Stored data
"""

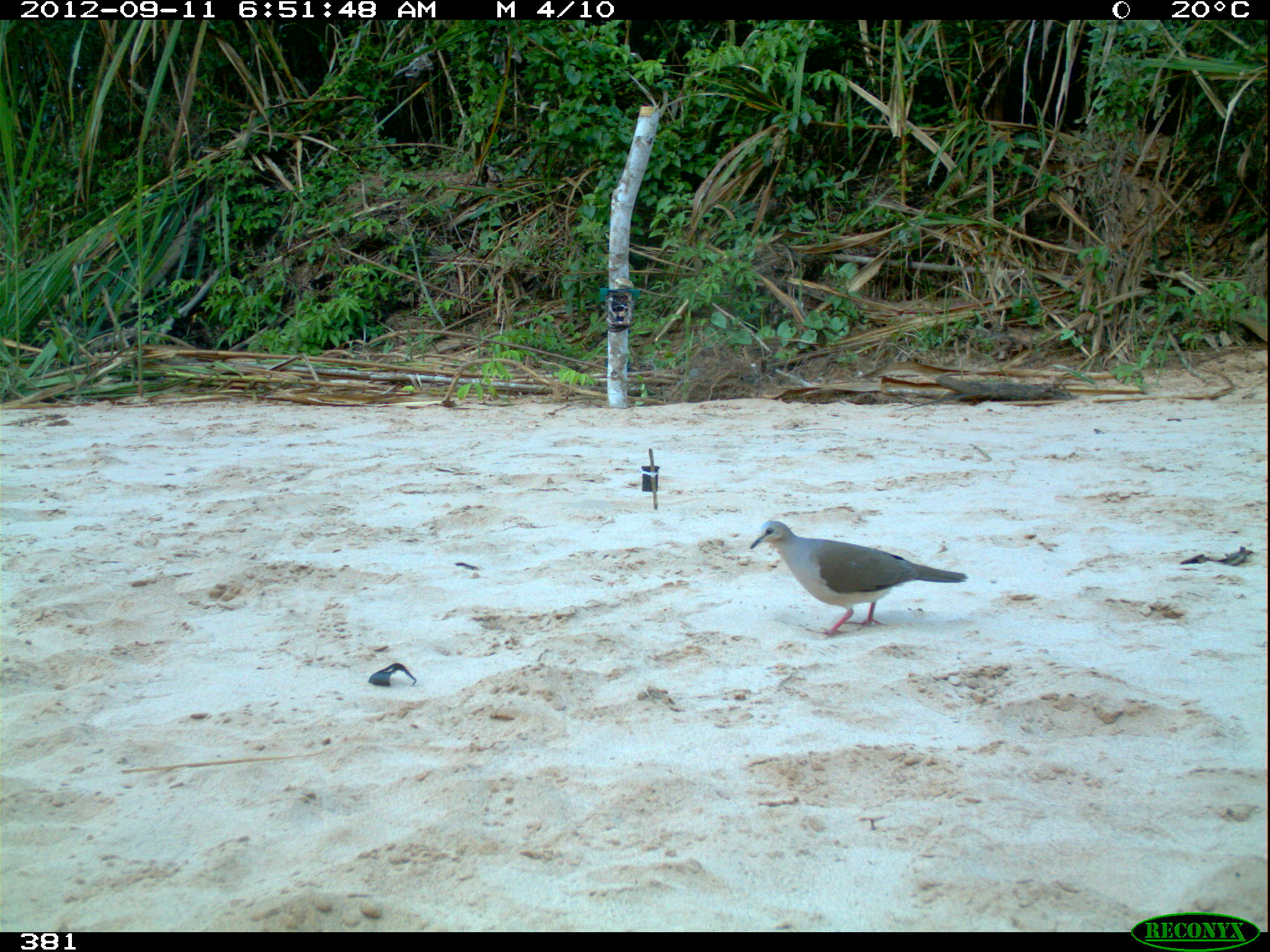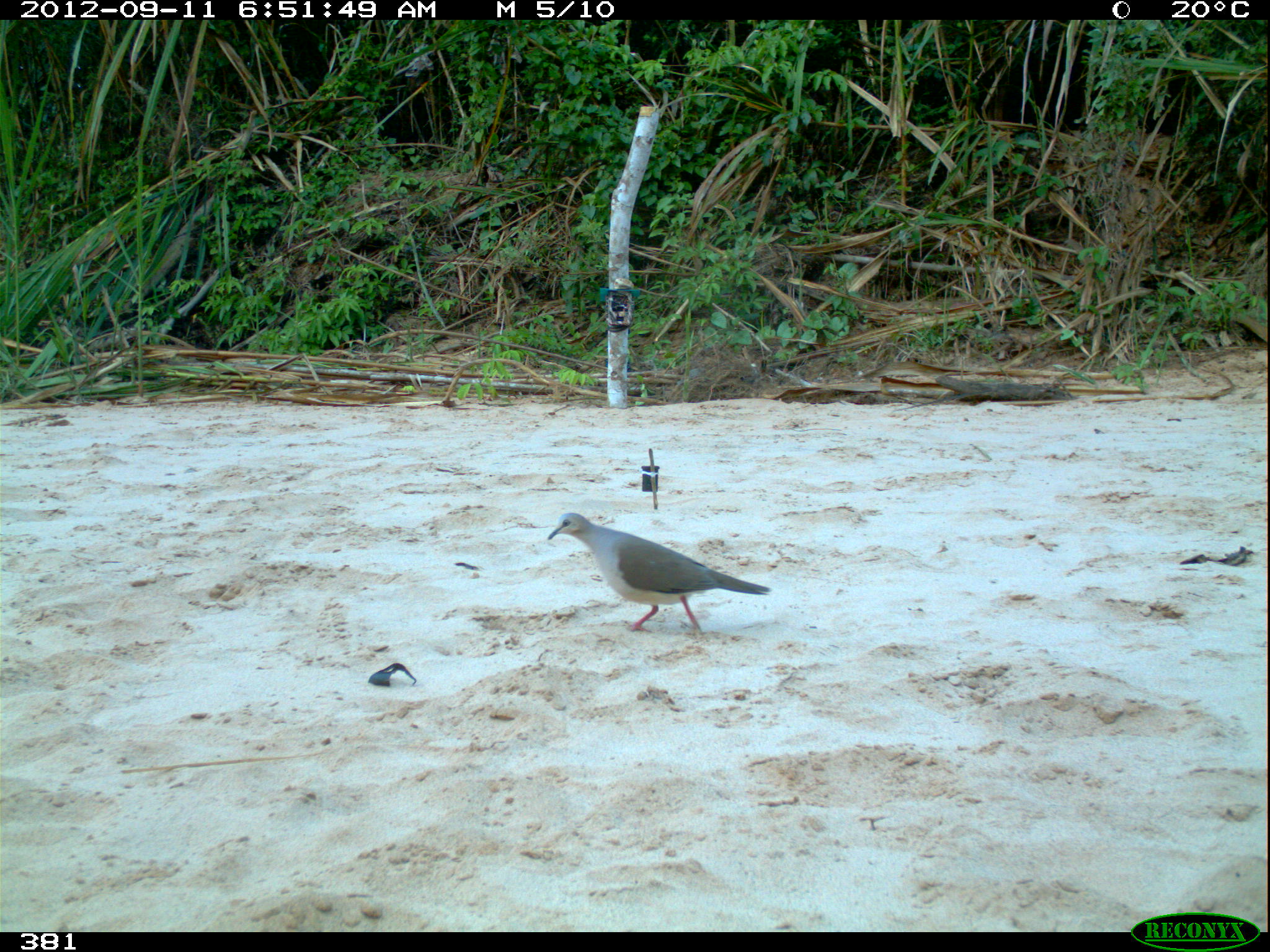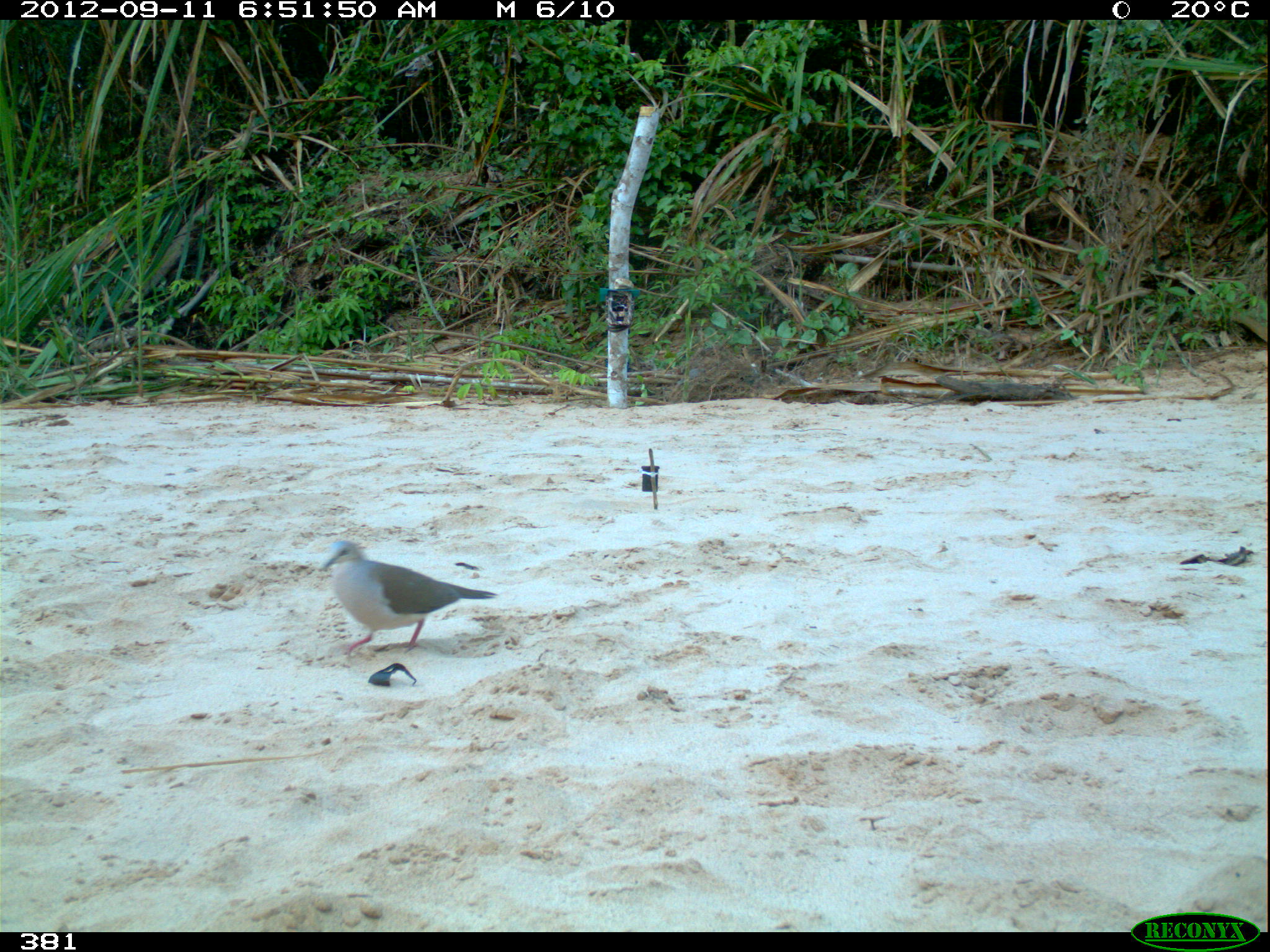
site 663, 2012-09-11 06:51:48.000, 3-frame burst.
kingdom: Animalia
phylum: Chordata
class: Aves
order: Columbiformes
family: Columbidae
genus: Leptotila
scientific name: Leptotila rufaxilla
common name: gray-fronted dove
Leptotila rufaxilla (gray-fronted dove).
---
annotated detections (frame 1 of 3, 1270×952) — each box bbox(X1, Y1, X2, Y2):
leptotila rufaxilla: bbox(750, 519, 970, 641)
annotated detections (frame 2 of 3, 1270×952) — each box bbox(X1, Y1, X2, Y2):
leptotila rufaxilla: bbox(544, 512, 771, 641)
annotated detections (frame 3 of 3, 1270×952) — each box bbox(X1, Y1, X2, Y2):
leptotila rufaxilla: bbox(314, 537, 499, 655)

"""

§ ACTIVITY:
All of the entries above are to be duplicated exactly, with every image left out.

§ ANSWER FOR THIS EXERCISE:
site 663, 2012-09-11 06:51:48.000, 3-frame burst.
kingdom: Animalia
phylum: Chordata
class: Aves
order: Columbiformes
family: Columbidae
genus: Leptotila
scientific name: Leptotila rufaxilla
common name: gray-fronted dove
Leptotila rufaxilla (gray-fronted dove).
---
annotated detections (frame 1 of 3, 1270×952) — each box bbox(X1, Y1, X2, Y2):
leptotila rufaxilla: bbox(750, 519, 970, 641)
annotated detections (frame 2 of 3, 1270×952) — each box bbox(X1, Y1, X2, Y2):
leptotila rufaxilla: bbox(544, 512, 771, 641)
annotated detections (frame 3 of 3, 1270×952) — each box bbox(X1, Y1, X2, Y2):
leptotila rufaxilla: bbox(314, 537, 499, 655)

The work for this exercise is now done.